Another unhelpful thing: People who are married sometimes put marriage down, perhaps thinking that will comfort her. “They’ll say, ‘marriage isn’t always such a great thing. It’s hard work, and it’s not always so wonderful.’ But you know that this is something you want. Single people need to hear that marriage can be good.”
When Mim’s mother was sick for two years, her father was a model caregiver. “All of a sudden it struck me: well, who’s going to care for me when I’m dying?” She realizes, though, that having a husband doesn’t guarantee you’ll have someone to care for you.
Another thought: “I remember the first time I could go to a wedding and really rejoice with the bride.”
She recalls a painful time in later years, when people she knew were leaving grandchildren and other relatives behind for a while and were very upset about it. They told her, “Well, Mim, you just don’t understand.”
“And no,” says Mim. “I didn’t. I wanted to say ‘You guys are taking a husband with you! Some of us are states away from anyone. You guys just don’t get it.'”
And she recalls earlier years, when it would have been so much easier to have a husband. Listening to girls share every detail of when their boyfriends asked them to marry them was difficult.
Now she finds herself surprised by new seasons of grief: first, it was ‘who will care for me when I’m dying?’ Then she got another surprise: ‘I’ll never be a grandma.’
She enjoys being with couples, but it’s awkward “when they’re too cuddly and I’m the only single there.” Wedding receptions where tables are set for two or four are tough, too.

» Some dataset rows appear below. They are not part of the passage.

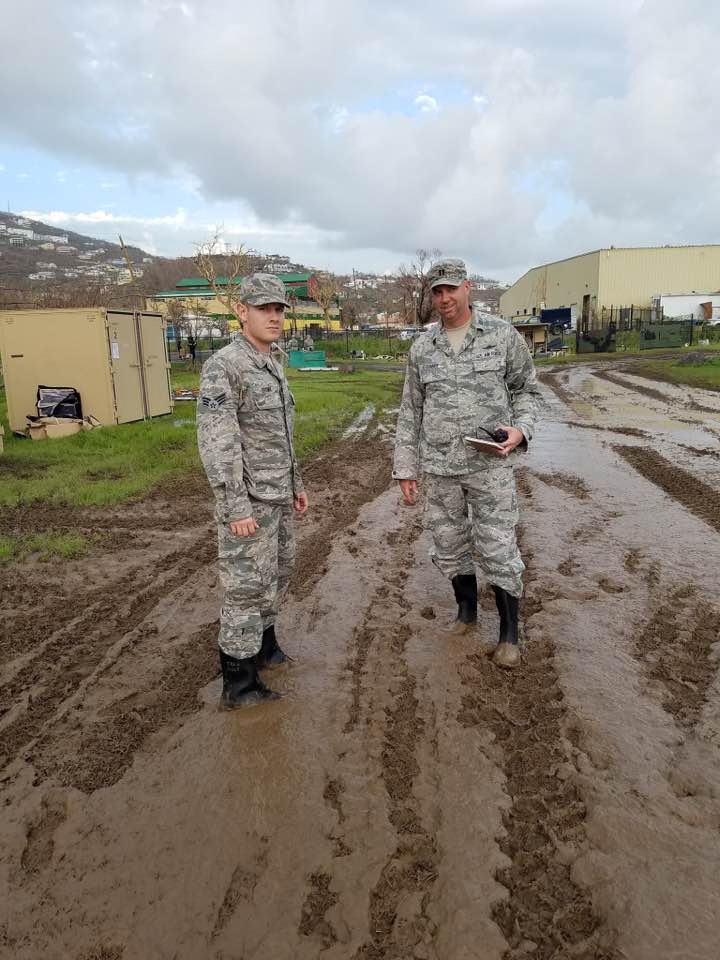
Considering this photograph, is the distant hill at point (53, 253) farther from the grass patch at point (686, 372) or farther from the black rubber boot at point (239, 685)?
the black rubber boot at point (239, 685)

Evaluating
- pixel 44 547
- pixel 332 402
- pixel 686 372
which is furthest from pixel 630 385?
pixel 44 547

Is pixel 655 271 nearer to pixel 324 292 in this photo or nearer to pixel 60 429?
pixel 324 292

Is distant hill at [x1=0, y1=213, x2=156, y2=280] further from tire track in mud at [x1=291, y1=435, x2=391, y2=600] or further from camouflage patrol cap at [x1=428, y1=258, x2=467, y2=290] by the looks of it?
camouflage patrol cap at [x1=428, y1=258, x2=467, y2=290]

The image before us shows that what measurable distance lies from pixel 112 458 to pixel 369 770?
775 cm

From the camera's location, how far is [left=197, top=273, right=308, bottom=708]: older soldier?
123 inches

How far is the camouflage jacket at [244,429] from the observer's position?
3119 millimetres

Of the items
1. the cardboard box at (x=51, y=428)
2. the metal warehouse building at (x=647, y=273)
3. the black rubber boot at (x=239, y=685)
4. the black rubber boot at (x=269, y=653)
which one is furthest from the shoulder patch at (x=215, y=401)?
the metal warehouse building at (x=647, y=273)

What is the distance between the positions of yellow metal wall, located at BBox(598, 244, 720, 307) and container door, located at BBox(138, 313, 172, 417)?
48.0 meters

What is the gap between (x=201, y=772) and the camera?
2.81 m

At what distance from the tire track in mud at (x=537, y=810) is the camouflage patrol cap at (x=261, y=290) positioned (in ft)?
7.18

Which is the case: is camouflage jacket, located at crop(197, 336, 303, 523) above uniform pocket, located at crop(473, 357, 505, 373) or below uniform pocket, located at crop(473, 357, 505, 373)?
below

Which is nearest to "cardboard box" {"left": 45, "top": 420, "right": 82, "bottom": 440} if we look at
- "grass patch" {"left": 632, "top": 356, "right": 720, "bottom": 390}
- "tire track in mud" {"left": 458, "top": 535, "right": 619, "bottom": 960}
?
"tire track in mud" {"left": 458, "top": 535, "right": 619, "bottom": 960}

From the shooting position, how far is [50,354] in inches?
456

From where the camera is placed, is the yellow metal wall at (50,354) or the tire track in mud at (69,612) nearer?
the tire track in mud at (69,612)
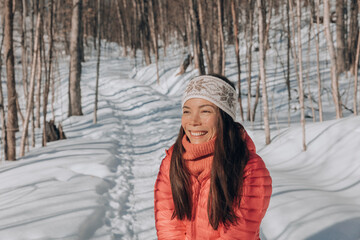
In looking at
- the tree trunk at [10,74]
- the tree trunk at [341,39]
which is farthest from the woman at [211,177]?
the tree trunk at [341,39]

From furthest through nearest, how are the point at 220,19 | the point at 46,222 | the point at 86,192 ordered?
the point at 220,19, the point at 86,192, the point at 46,222

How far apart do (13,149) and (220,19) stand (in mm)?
5559

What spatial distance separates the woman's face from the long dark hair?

Referring to the “inner churnings” Lynette has asked the women to talk about, Mim says, “I was sure that if I wouldn’t be so fat, someone would be attracted to me. Just the lies: ‘If I’d be married, then everything would be happy’; or ‘There must be something wrong with me.'”
And what do you do with God? “I remember how healing it was when I realized that God could handle my kicking and screaming.”
She recalls coming to a point when she told God, “Okay then, I don’t need men.” The very next day, her car got stuck in the snow so badly she had to call a man to help her out. “I did need men in my life, not just to help me, but as friends. I’ve been blessed with many men who are like brothers to me.”
And she closes with a warning about “another danger”: escaping into fantasy. “Christian novels sometimes are a real, deadly enemy.”
Mim falls silent. After a few moments, the other women surround her with prayer.